The taxing of vaping products could have tragic unintentional consequences. Grimm and Katzke say that lawmakers should consider what happened in the traditional tobacco sector from March 2020 to August 2020, when South Africa banned all retail sales of traditional tobacco products, ostensibly to help stem the spread of Covid-19. By cutting off the supply of what it deemed “nonessential items,” the government hoped to prevent virus transmissions from people sharing cigarettes and thus prevent the health sector from being overwhelmed by sick cigarette smokers, according to government statements at the time.
The tobacco industry challenged that decision in court, claiming that the measure was disproportional and counterproductive. In December 2020, South Africa’s High Court agreed and declared the measure unconstitutional. However, significant damage had already been done to the lawful tobacco industry, according to Grimm and Katzke.
“Taxing vaping products will most likely stimulate the illicit trade in these products as has happened in the combustible tobacco sector,” they add. “Many commentators from the industry raised this point at the workshop, and National Treasury did not address the proliferation of the illicit cigarette and tobacco trade, or the likelihood that taxing the vaping industry will likely stimulate the illicit trade in these products.”
Already accounting for a third of the market in South Africa before the country’s Covid-19 lockdowns, the illicit tobacco trade soared to unprecedented heights during the tobacco ban. A recent study, conducted by the University of Cape Town’s Research Unit on the Economics of Excisable Products, found that an estimated 93 percent of smokers were able to purchase cigarettes on the illicit market during South Africa’s sales ban. Shortly after the ban was lifted, South African Revenue Service Commissioner Edward Kieswetter predicted it would take years to investigate and prosecute the corruption and illegal activities that had taken root in those four months.
A 2021 study, commissioned by the Vapour Products Association of South Africa (VPASA), analyzed the economic impact that the vaping industry has in South Africa. The study concluded that the industry’s total gross value-added contribution to GDP is zar2.49 billion, with an estimated zar710 million in resulting tax payments (mainly income tax and VAT) made in 2019. The VPASA report found that more than 350,000 South Africans use vaping products, that vaping product sales in 2019 amounted to zar1.25 billion and that the vaping industry generated 3,800 jobs.
The South African government plans to implement its proposed vaping tax on Jan. 1, 2023. The proposals must still go through the normal legislative cycle before being promulgated into law. The draft discussion document will consider comments from vape consumers, manufacturers and importers, which could have an impact on the commencement date of the proposed tax and on its final form. The draft bill, which is anticipated as early as June 2022, is expected to shed further light on the precise nature of the proposed vaping tax.
Grimm and Katzke say the government should carefully consider what it hopes to achieve by taxing vaping products. In their view, the goals of limiting youth usage and improving the health of South Africans “will not, necessarily, or directly,” be achieved by merely taxing vaping products. Instead, more understanding of the safety and efficacy of e-cigarettes and the impact that a vaping tax would have on consumers is needed.

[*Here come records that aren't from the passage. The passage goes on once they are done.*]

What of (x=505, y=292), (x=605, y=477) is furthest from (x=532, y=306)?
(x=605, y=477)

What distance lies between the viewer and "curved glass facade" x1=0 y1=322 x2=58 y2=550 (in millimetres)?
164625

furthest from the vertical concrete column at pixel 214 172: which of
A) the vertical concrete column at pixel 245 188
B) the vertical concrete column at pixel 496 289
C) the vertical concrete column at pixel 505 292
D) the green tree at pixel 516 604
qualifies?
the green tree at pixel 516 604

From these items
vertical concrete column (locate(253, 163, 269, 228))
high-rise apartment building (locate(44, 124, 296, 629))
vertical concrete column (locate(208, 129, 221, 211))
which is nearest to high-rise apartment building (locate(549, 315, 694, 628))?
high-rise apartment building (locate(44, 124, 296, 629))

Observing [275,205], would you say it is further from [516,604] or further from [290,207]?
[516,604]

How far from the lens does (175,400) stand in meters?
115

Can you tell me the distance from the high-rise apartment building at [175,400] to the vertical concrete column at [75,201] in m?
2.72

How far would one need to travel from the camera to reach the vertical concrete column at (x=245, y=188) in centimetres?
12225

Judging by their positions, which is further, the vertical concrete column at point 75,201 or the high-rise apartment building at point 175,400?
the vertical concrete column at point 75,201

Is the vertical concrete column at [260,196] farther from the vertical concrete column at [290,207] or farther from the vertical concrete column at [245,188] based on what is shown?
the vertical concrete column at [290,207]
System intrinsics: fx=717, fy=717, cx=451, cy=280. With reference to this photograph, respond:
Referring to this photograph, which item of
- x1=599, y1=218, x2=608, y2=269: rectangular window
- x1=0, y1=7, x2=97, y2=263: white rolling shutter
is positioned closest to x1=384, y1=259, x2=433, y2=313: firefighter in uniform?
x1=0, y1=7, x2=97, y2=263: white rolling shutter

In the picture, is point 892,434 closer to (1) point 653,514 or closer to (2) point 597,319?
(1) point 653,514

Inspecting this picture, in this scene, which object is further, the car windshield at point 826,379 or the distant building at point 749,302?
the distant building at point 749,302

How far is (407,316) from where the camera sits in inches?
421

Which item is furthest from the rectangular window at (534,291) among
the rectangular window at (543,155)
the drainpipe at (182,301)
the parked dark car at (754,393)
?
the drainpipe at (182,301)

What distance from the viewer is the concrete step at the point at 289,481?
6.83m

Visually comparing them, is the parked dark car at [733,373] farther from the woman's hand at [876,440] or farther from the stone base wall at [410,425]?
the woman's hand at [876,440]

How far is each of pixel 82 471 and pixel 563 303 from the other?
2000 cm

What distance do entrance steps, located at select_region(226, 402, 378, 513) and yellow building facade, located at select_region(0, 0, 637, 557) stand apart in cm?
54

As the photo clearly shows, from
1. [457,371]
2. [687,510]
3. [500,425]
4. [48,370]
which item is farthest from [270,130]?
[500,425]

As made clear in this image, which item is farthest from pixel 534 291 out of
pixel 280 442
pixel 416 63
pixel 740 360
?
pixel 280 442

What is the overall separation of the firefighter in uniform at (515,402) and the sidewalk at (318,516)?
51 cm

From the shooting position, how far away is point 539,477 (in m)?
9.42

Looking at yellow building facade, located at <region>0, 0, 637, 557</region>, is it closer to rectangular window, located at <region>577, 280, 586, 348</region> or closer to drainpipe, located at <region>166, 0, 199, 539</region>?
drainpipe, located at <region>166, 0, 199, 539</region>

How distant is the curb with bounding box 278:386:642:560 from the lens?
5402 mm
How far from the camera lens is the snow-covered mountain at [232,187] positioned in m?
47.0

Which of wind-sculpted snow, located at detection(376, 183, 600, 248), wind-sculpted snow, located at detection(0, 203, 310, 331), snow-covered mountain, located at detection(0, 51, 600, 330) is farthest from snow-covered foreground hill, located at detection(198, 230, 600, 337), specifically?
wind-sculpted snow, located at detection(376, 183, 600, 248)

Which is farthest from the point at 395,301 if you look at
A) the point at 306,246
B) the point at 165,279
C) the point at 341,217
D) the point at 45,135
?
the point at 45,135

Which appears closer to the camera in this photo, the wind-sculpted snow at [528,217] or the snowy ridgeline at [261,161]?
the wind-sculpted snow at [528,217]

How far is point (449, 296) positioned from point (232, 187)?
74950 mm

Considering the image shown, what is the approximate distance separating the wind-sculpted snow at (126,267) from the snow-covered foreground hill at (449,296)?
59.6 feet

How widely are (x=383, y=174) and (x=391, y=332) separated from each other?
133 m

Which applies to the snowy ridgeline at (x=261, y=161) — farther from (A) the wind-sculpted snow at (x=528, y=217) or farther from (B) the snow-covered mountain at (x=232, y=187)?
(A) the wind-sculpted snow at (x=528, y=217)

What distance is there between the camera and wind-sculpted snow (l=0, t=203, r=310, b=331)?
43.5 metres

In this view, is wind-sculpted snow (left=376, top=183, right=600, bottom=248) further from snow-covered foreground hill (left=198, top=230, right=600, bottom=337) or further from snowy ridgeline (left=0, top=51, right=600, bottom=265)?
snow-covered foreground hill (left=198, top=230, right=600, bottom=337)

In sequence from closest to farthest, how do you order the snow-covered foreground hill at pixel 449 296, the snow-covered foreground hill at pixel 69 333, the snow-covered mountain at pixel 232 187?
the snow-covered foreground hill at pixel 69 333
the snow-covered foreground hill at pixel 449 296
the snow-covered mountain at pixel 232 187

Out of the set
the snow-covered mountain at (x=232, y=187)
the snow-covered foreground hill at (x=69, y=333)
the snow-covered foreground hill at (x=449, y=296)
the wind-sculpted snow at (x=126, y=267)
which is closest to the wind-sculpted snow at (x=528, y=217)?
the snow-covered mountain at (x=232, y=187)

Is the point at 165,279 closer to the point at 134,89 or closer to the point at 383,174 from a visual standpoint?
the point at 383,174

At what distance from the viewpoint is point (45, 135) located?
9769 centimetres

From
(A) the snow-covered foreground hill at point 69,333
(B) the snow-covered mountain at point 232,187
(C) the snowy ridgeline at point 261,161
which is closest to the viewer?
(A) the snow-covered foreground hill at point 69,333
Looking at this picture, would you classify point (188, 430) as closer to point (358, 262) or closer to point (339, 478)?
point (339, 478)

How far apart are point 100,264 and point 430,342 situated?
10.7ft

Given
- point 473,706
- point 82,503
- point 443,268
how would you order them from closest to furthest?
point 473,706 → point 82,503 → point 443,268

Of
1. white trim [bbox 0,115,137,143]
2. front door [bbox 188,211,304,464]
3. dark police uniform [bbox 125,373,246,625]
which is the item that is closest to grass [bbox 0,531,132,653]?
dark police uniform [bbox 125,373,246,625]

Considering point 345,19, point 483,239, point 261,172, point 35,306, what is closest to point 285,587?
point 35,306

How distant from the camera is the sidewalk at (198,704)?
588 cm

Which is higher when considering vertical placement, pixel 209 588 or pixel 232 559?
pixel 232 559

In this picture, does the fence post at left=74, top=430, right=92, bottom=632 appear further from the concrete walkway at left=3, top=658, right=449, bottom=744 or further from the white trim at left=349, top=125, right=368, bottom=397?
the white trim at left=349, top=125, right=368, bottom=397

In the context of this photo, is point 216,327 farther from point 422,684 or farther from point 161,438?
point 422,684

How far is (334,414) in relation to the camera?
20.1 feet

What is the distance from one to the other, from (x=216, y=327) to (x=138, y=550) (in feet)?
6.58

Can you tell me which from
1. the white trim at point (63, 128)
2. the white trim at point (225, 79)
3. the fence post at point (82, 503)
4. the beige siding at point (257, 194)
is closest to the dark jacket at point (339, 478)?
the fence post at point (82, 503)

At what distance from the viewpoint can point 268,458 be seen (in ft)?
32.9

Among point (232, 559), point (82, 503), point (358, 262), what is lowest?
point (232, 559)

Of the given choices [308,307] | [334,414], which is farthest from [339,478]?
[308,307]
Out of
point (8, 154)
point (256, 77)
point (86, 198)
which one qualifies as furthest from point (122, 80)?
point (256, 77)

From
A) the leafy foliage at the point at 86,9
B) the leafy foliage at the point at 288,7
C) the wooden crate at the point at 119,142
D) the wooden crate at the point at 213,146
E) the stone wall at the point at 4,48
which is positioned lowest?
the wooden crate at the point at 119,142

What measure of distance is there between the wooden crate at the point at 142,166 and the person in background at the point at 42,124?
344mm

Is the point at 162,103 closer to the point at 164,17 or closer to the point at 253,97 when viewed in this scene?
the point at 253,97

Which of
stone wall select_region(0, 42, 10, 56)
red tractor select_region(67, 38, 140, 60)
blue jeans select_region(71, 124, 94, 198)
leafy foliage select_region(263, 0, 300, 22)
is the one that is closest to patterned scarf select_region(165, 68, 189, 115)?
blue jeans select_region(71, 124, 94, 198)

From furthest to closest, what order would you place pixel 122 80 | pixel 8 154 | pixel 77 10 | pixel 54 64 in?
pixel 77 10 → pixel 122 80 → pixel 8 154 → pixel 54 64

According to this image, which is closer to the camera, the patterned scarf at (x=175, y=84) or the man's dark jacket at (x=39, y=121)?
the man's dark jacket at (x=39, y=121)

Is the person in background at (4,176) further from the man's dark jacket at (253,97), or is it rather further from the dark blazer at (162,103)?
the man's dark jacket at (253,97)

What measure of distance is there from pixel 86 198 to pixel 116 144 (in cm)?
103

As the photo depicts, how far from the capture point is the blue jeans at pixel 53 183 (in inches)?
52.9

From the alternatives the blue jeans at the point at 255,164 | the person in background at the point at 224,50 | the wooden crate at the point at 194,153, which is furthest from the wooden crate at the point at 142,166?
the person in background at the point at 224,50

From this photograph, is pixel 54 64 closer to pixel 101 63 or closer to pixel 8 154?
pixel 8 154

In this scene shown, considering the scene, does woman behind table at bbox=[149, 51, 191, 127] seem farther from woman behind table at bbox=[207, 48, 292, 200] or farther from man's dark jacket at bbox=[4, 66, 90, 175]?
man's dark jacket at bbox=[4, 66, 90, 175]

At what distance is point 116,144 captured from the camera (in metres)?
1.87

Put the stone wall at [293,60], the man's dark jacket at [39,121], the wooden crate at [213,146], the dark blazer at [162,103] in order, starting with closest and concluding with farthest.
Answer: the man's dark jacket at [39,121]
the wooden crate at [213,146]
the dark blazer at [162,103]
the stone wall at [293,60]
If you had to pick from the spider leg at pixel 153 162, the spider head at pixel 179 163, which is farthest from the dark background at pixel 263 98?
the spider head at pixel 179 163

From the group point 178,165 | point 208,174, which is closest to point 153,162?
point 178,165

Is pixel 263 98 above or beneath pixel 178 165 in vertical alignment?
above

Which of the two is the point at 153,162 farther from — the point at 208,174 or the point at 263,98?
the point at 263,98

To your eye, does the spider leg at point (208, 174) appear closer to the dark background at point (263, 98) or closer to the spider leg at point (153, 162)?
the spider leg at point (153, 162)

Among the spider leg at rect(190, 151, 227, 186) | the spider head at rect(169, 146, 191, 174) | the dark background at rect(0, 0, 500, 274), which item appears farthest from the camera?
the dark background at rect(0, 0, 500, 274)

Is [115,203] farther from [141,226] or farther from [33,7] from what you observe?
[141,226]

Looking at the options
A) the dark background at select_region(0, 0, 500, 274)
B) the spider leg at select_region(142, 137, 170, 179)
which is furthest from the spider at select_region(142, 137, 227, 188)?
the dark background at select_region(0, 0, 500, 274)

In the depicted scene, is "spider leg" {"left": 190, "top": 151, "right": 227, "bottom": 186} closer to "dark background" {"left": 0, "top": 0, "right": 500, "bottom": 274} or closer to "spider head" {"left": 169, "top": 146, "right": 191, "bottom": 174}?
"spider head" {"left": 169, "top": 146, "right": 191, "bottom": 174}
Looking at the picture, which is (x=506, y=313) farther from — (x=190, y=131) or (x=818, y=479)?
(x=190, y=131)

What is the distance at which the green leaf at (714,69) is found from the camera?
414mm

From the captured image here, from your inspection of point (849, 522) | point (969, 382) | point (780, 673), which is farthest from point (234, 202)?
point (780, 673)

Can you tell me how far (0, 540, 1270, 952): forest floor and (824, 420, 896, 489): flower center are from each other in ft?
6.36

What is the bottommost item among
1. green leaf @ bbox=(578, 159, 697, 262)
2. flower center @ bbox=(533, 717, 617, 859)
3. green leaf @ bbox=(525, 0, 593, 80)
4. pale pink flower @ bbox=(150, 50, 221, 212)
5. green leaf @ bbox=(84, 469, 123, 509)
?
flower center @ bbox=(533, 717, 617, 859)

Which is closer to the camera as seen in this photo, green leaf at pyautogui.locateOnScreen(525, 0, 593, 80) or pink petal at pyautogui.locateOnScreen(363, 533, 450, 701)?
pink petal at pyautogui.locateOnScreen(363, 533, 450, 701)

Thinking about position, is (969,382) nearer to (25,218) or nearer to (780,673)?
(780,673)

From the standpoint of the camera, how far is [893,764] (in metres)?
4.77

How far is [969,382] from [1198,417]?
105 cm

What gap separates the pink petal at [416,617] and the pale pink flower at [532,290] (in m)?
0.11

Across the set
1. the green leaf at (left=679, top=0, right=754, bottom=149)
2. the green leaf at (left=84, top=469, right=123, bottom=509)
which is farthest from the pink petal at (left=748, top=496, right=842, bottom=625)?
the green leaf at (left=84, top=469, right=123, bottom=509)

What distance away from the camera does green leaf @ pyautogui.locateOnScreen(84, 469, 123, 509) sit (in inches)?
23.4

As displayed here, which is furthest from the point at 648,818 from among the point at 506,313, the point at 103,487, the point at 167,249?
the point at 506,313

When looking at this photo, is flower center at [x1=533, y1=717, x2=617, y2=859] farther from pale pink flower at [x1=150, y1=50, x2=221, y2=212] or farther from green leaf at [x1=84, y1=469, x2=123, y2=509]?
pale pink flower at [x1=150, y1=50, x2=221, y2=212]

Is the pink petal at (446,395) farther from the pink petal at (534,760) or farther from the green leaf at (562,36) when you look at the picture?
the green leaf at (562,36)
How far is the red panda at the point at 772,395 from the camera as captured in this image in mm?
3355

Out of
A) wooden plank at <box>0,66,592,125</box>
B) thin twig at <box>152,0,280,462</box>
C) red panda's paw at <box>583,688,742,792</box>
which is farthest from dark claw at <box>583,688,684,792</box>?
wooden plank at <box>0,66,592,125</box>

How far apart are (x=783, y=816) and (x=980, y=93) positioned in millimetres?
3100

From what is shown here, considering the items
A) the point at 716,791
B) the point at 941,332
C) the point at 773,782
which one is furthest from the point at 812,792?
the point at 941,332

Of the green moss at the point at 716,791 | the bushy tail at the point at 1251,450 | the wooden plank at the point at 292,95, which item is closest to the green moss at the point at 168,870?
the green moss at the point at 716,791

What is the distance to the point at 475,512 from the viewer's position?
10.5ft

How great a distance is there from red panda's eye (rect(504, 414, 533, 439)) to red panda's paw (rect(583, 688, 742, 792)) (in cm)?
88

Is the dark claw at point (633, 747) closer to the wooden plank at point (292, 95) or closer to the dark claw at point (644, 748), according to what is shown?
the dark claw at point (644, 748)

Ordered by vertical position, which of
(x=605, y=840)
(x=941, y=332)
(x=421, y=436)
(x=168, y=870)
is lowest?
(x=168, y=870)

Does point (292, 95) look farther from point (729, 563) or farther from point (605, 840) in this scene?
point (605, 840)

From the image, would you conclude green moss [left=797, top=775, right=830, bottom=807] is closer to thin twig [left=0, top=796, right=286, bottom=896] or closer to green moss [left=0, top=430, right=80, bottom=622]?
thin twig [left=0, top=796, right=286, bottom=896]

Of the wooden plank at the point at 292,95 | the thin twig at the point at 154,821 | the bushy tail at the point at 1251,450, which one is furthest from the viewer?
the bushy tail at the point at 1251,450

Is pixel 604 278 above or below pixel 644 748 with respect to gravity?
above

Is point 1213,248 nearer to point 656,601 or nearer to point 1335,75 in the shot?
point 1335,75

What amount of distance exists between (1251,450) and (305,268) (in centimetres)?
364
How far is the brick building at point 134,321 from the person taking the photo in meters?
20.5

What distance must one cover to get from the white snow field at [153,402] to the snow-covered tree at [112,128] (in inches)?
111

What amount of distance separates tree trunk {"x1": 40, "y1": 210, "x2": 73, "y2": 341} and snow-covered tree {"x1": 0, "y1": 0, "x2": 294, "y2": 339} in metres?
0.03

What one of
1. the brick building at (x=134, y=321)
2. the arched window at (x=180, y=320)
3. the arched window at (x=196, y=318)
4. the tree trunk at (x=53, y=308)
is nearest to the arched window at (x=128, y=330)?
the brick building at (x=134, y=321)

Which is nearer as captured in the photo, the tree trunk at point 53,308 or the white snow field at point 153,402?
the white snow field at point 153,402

“We suggest that government should help fund additional research into these aspects and continue to engage with industry in shaping its new tax policy,” say Grimm and Katzke. “Government should also take meaningful and decisive steps in combating the illicit cigarette and tobacco trade, publicize any successes on that front, and ensure that the lawful tobacco industry is better protected from illicit competitors.”